Novel membrane materials for CO₂ capture from flue gas and syngas; antifouling membranes for water purification; understanding of polymer structure/property correlations in thin films
311 Furnas Hall
Buffalo NY, 14260
Phone: (716) 645-1856
Dr. Lin’s research group focuses on the study of advanced polymer-based membrane materials and processes for gas and vapor separation and water purification. As an energy efficient separation technology, membrane is an attractive alternative to conventional thermally driven and energy intensive separations in addressing critical challenges in the area of energy and sustainability. Our research projects are often composed of design and synthesis of new materials and characterization of material structure and transport properties, with an end goal of solving practical problems and advancing fundamental understanding of structure-property correlation. A selection of current projects is shown below.
Growing evidence indicates that man-made emissions of greenhouse gases, principally CO₂, are contributing to global climate change. The bulk of these CO₂ emissions are caused by the combustion of fossil fuels for power production. One approach to controlling CO₂ emissions to the atmosphere is to capture the CO₂ from the postcombustion flue gas or the precombustion syngas at the power plants for utilization or sequestration. The key to enabling the sustainable power production is a technology that can capture CO₂ from the mixtures with N₂ and H₂ at a low-cost and energy-efficient manner. We propose to molecularly design and engineer polymers with high CO₂ permeability and high CO₂/N₂ and CO₂/H₂ selectivity or polymers with high H₂ permeability and high H₂/CO₂ selectivity.
Polymeric membranes for wastewater reuse are often fouled by suspended solids and dissolved organic matters, resulting in dramatic decrease in water flux. We are pursuing two approaches to mitigate the fouling . First, we aim to develop a facile approach to graft zwitterions (with superior hydrophilicity) to avoid favorable interactions between the membranes and foulants.
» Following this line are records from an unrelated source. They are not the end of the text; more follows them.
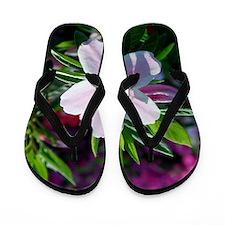 DSC_0013 Flip Flops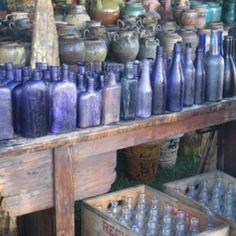 purple bottle collection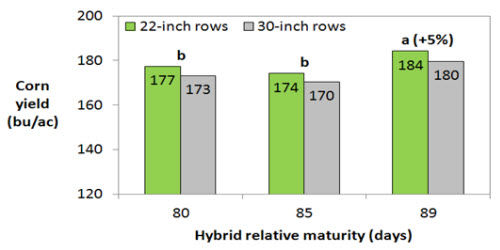Yield response to row spacing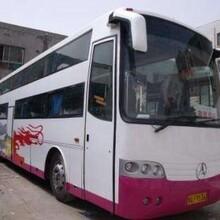织里到聊城大巴车安全可靠图片
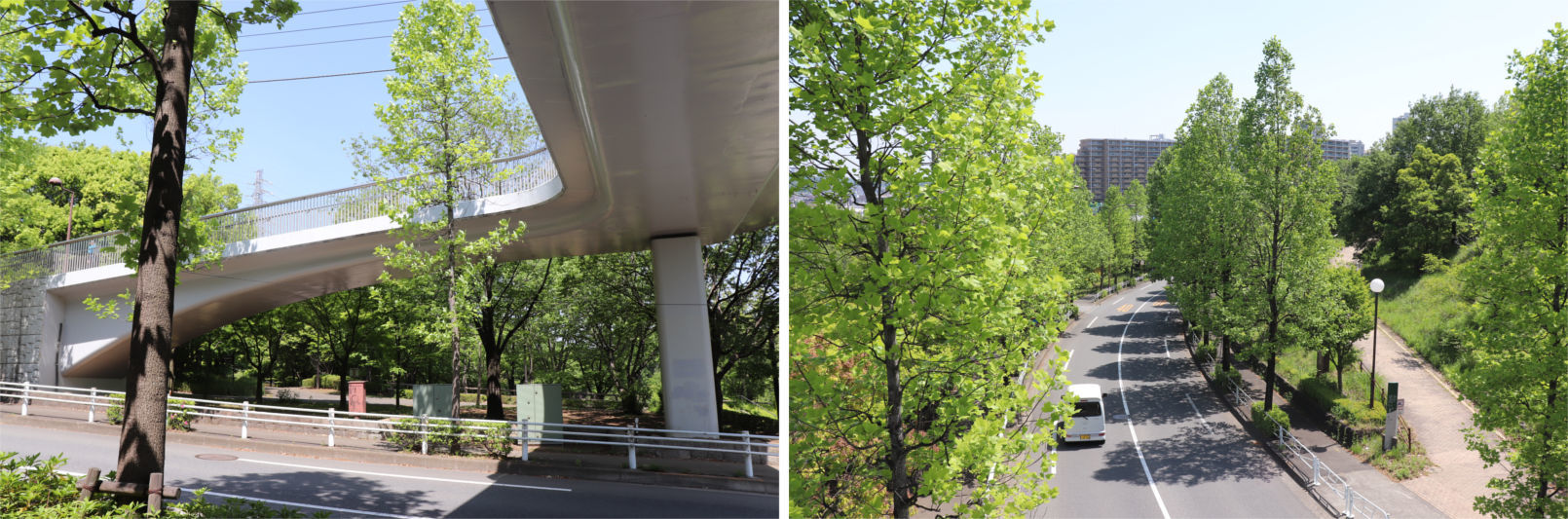[多摩NTの橋ぜんぶ撮影PJ] No.36~40 上柚木公園周辺の橋_a0332275_00424195.jpg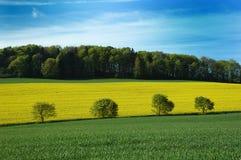 Landscape Rapseed Stock Photos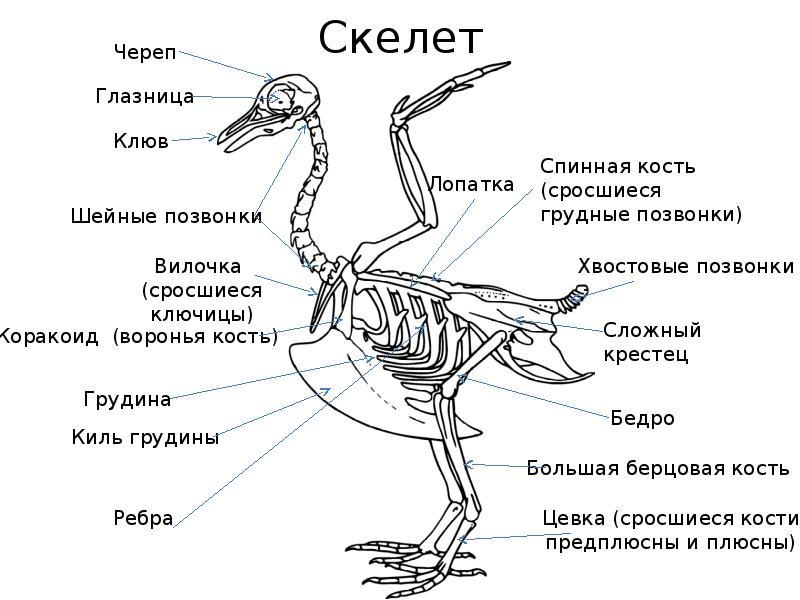 картинка внутреннего строения птицы универсальные
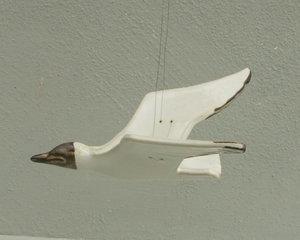 Flygande Skrattmås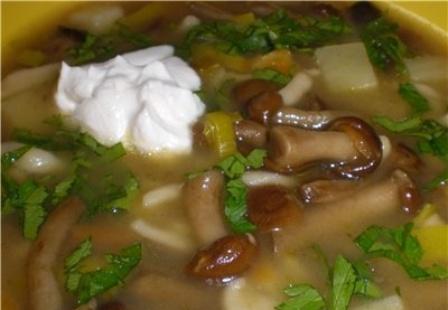 куриный суп из опят рецепты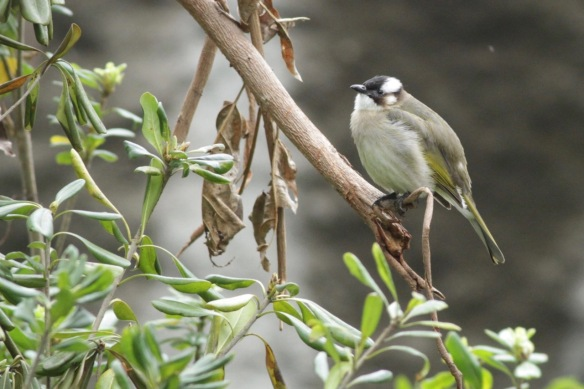 White-browed laughingthrush, 31 March 2018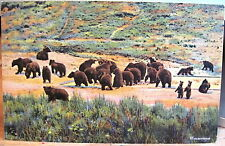 Postcard GRIZZLY BEAR FEEDING GROUNDS Canyon Yellowstone Natl Park Linen 1942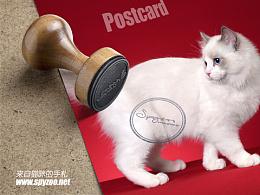 猫咪的手札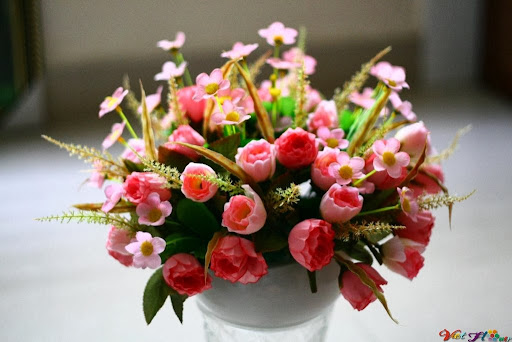 Giỏ hoa tulip tươi sáng căn phòng năm mới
Second, we aim to introduce micro/nano-patterns on the membrane surface to enhance the hydrodynamic force of the flow.
Development of high performance polymer materials for energy efficient membrane separation is often hampered by their deteriorated separation performance when made into industrial thin film composite membranes operating in the presence of strongly plasticizing components such as heavy hydrocarbons. Recently, perfluoropolymers attract significant interests, because of their superior stability against aging and plasticization. The objective of this program is to develop a fundamental, molecular-based mechanistic understanding of the effect of fluorination on the polymer thin film stability against aging and hydrocarbon-induced plasticization, and apply the guidelines to design a new generation of high performance membrane polymers for practical CO₂/CH₄ and C₃H₆/C₃H₈ separations.